Activity:
Make an exact copy of the listing, without images.

Provided information:
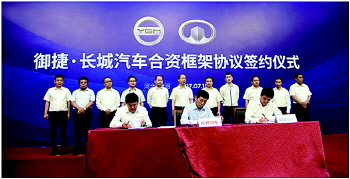 积分压力下 低速电动车有望“借船出海”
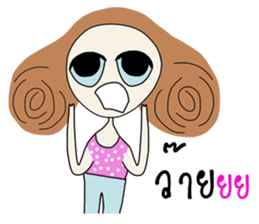 Miya Happy Pink (TH) sticker #7460818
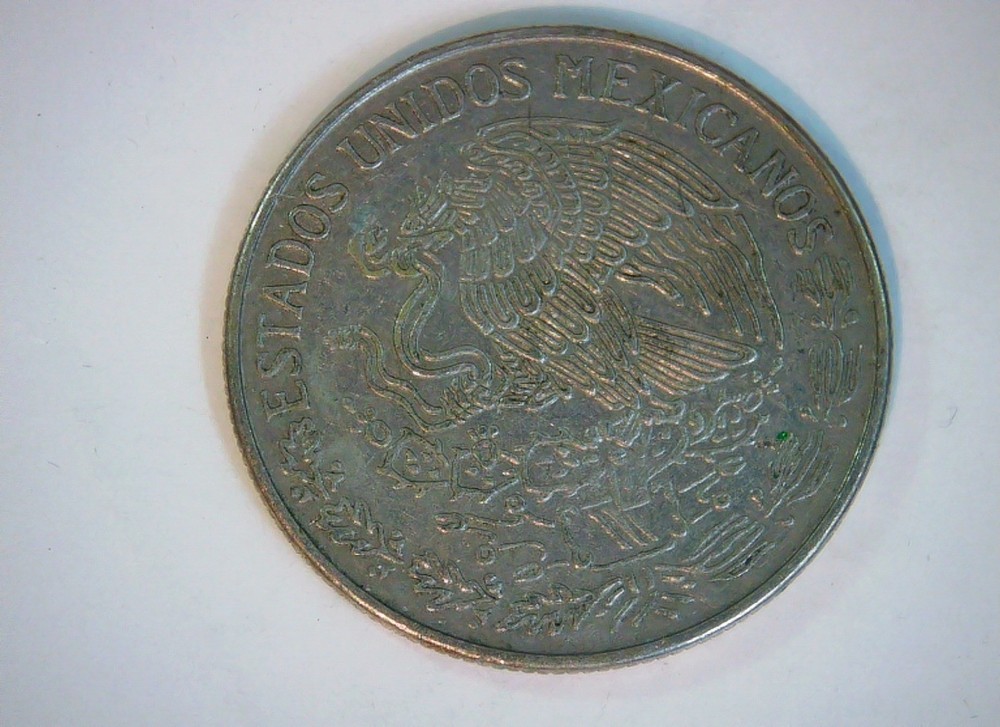 1971 Coin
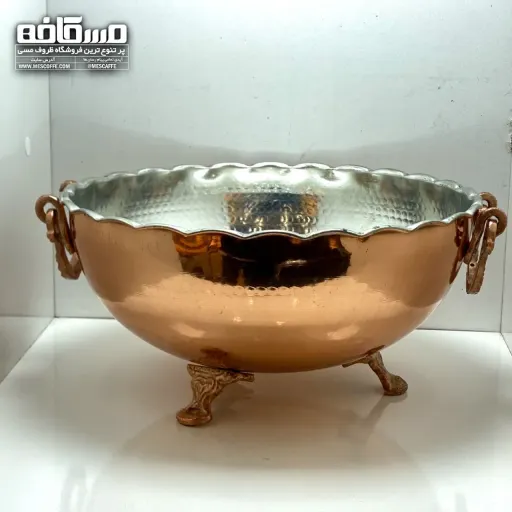 کاسه میوه خوری مسی بزرگ (سایز 5)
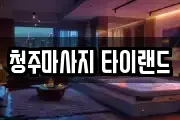 충청북도 청주시 상당구 남일면 마사지, 지압등 업체정보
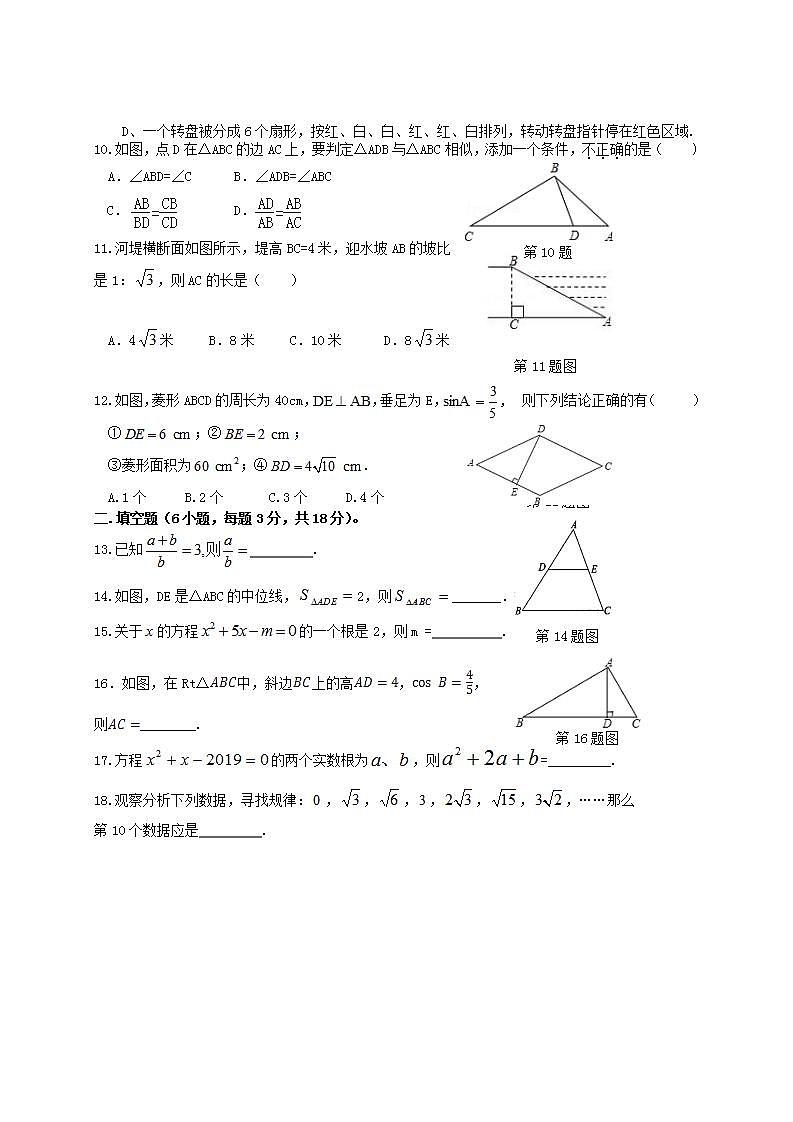 湖南省衡阳市耒阳市2021-2022学年九年级上学期期末教学质量检测数学试题(word版含答案)第2页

Answer box:
 积分压力下 低速电动车有望“借船出海”
 Miya Happy Pink (TH) sticker #7460818
 1971 Coin
 کاسه میوه خوری مسی بزرگ (سایز 5)
 충청북도 청주시 상당구 남일면 마사지, 지압등 업체정보
 湖南省衡阳市耒阳市2021-2022学年九年级上学期期末教学质量检测数学试题(word版含答案)第2页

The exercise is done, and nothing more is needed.